URBANST 114: Urban Culture in Global Perspective (ANTHRO 126)

Core course for Urban Studies majors. We will study urban space both historically and cross-culturally. Urban Studies, by definition, is an interdisciplinary field, where the methodological approaches draw upon a diverse set of analytic tools. Disciplines that occupy a prominent place in this class are geography, cultural anthropology, sociology, history, media studies, and literature. In this context, we will discuss the importance of cities around the world to the economic, cultural, and political well-being of modern societies and examine how forces such as industrialization, decentralization, and globalization affect the structure and function of cities.
Terms: given next year | Units: 5 | UG Reqs: GER:DB-SocSci, WAY-ED, WAY-SI | Grading: Letter (ABCD/NP)

URBANST 122: Ethics and Politics of Public Service (CSRE 178, ETHICSOC 133, HUMBIO 178, PHIL 175A, PHIL 275A, POLISCI 133, PUBLPOL 103D)

Ethical and political questions in public service work, including volunteering, service learning, humanitarian assistance, and public service professions such as medicine and teaching. Motives and outcomes in service work. Connections between service work and justice. Is mandatory service an oxymoron? History of public service in the U.S. Issues in crosscultural service work. Integration with the Haas Center for Public Service to connect service activities and public service aspirations with academic experiences at Stanford.
Terms: Spr | Units: 3-5 | UG Reqs: GER:DB-SocSci, WAY-ED, WAY-ER | Grading: Letter or Credit/No Credit

URBANST 125: Shades of Green: Redesigning and Rethinking the Environmental Justice Movements (CSRE 125E, EARTHSYS 125, EARTHSYS 225)

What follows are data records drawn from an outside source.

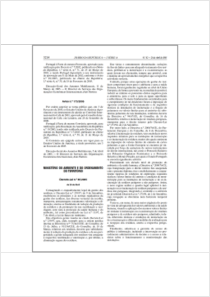 thumbnail.new?vault=Basel&file=UNEP-CHW-NATLEG-NOTIF-Portugal21-DECREE85.2005.Portuguese.pdf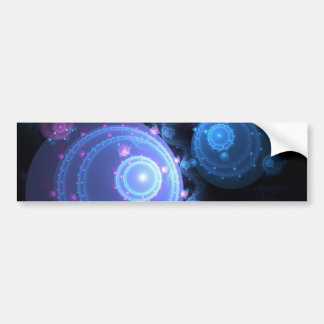 Abstract Fractal Orbs Design Bumper Stickers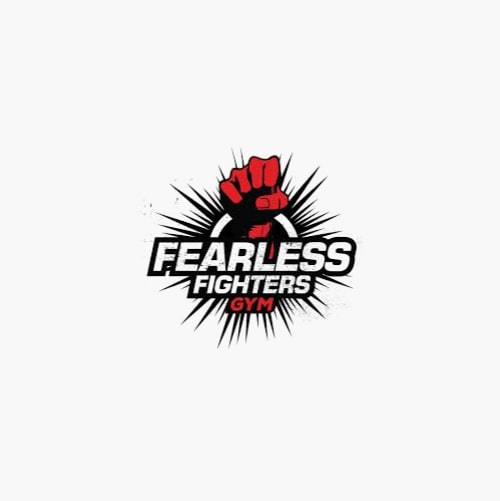KBV-Fearless-Fighters-Trebnje-prideshop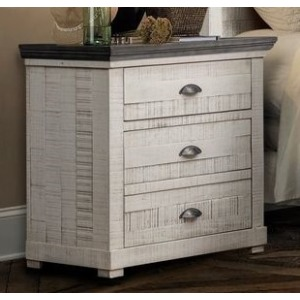 Nightstand - Old White w/Iron Gray Top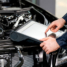 Почему ремонт топливной системы следует доверить профессионалам?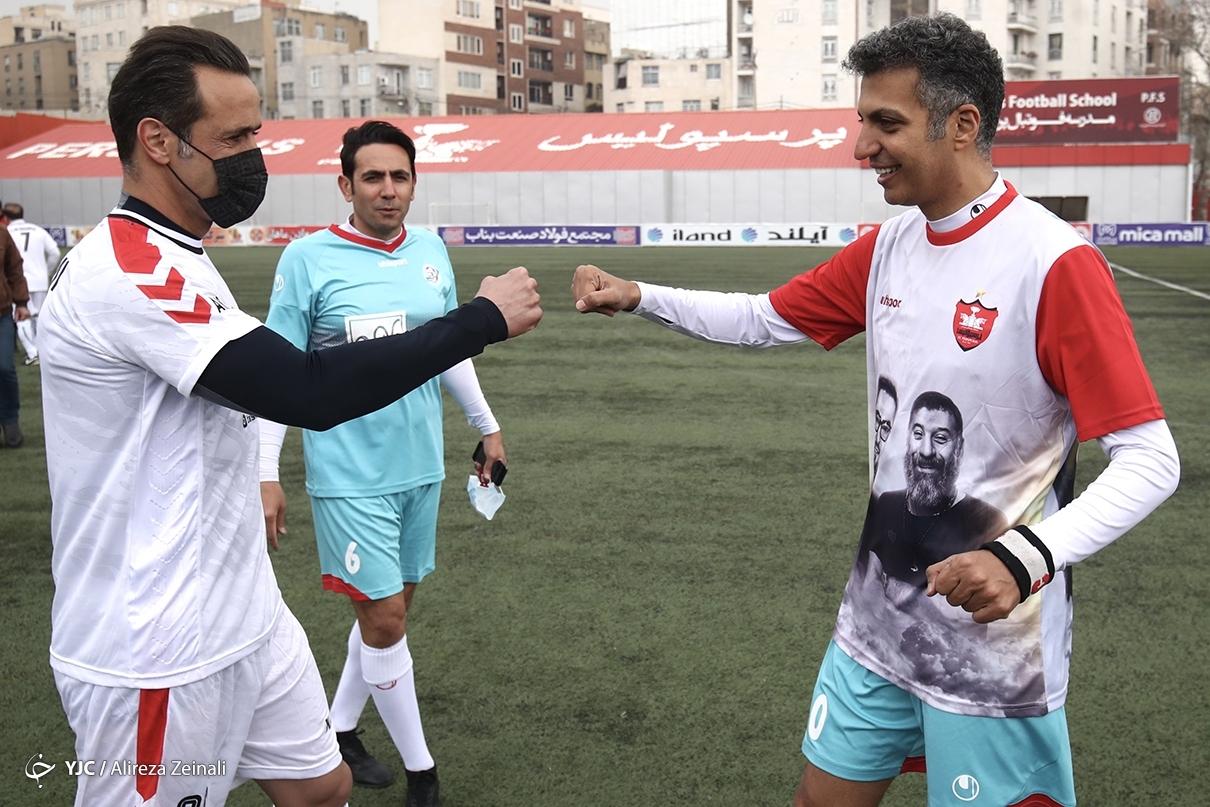 عکس/ خوش و بش کرونایی عادل فردوسی پور و علی کریمی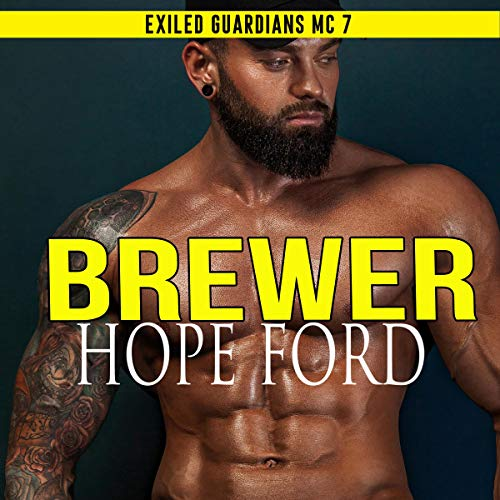 Brewer Audiobook By Hope Ford cover art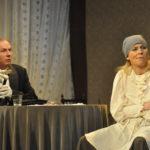 Teatr Opole, przedstawienie, sztuka, Niedźwiedźwiedż oświedczyny, bilety do teatru, bilety na przedstawienie, bilety, kulturalne Opole,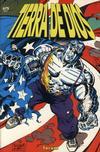 Cover for Colección Prestigio (Planeta DeAgostini, 1989 series) #68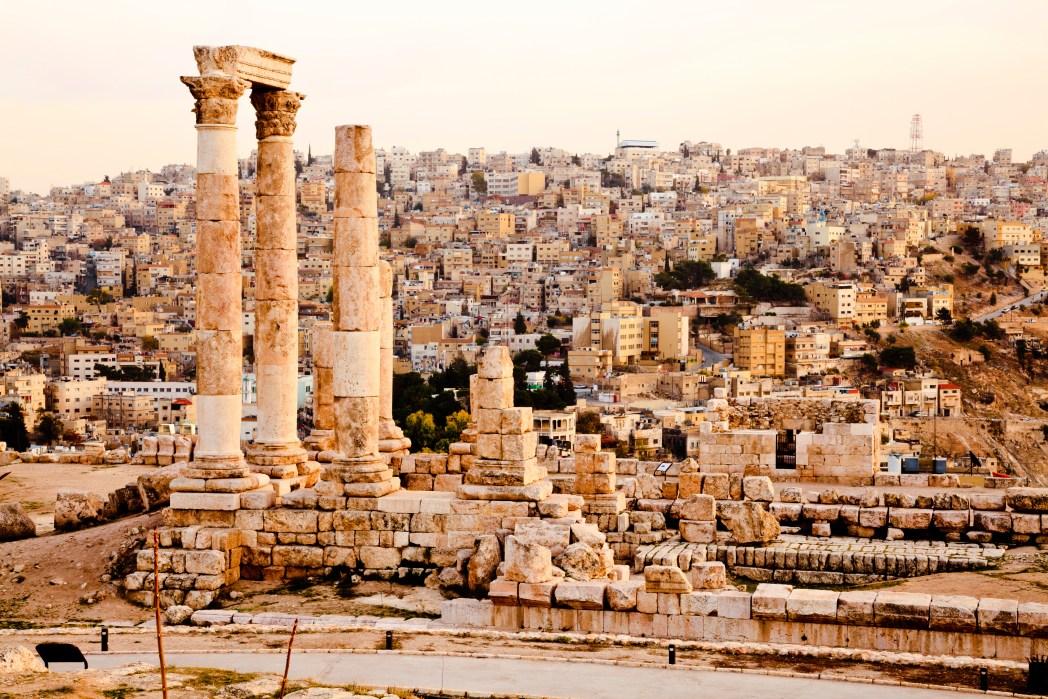 Reise-Trends 2018: Der Nahe Osten Asiens mit Amman in Jordanien und Abu Dhabi in den Vereinigten Arabischen Emiraten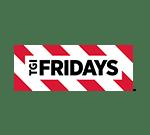 TGI Fridays logo.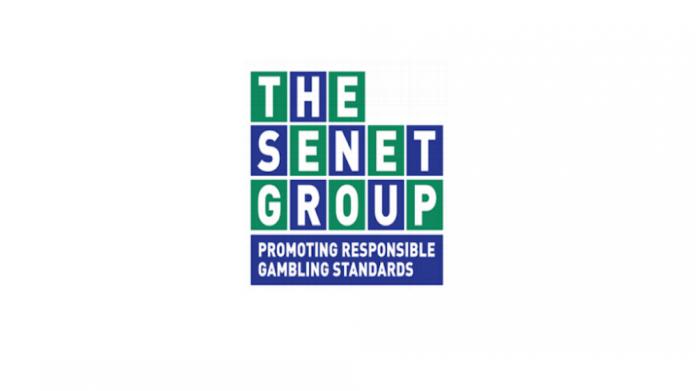 Senet Group, UK Gambling Commission, consultation, National Responsible Gambling Strategy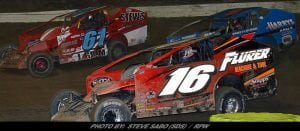 Excitement Builds For Two Big Nights Of Racing At Grandview This Weekend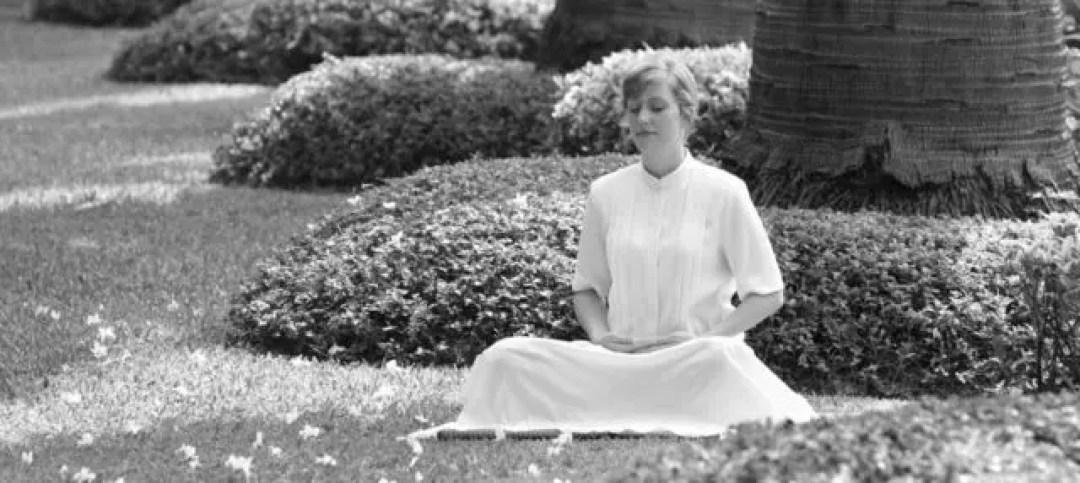 瞑想 精神統一 健康 ヨガ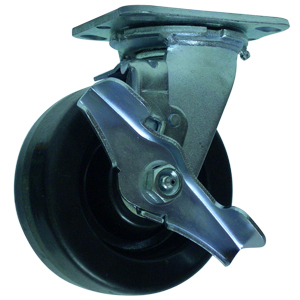 SWL 5x2 PHEN PLT RB BRK  - Swivel Plate / Brake ( Top Lock ) - CASTERS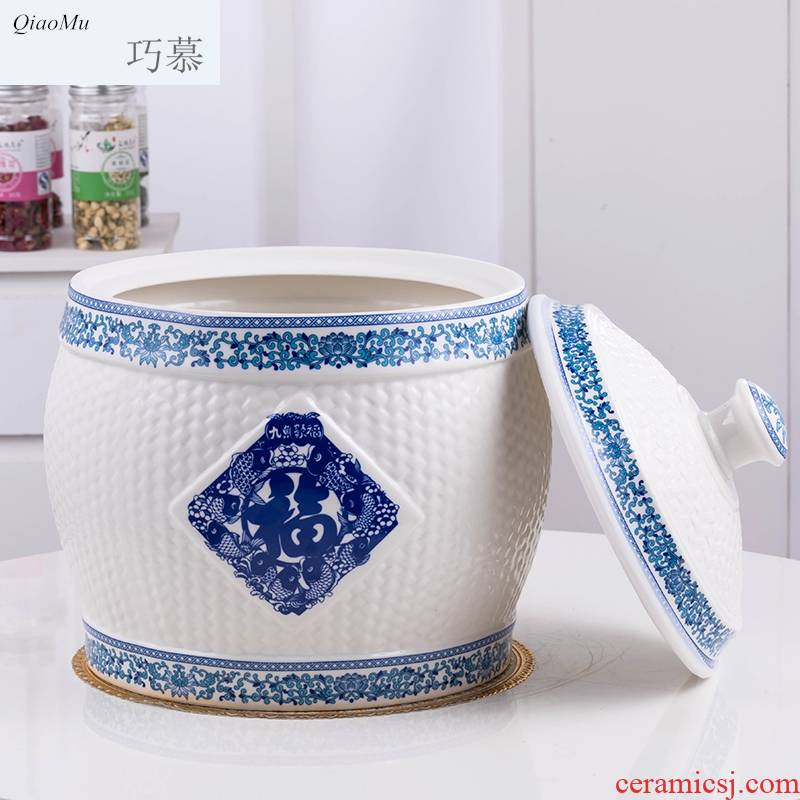 Qiao mu ceramic barrel with cover of jingdezhen ceramic ricer box with cover storage jar airtight household moistureproof insect - resistant reservoir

Historically, discussions of race, ethnicity, culture, and equity in the environment have been relegated to the environmental justice movement, which often focuses on urban environmental degradation and remains separated from other environmental movements. This course will seek to break out of this limiting discussion. We will explore access to outdoor spaces, definitions of wilderness, who is and isn't included in environmental organizations, gender and the outdoors, how colonialism has influenced ways of knowing, and the future of climate change. The course will also have a design thinking community partnership project. Students will work with partner organizations to problem-solve around issues of access and diversity. We value a diversity of experiences and epistemological beliefs, and therefore undergraduates and graduate students from all disciplines are welcome.
Terms: Win | Units: 3-5 | UG Reqs: WAY-ED | Grading: Letter (ABCD/NP)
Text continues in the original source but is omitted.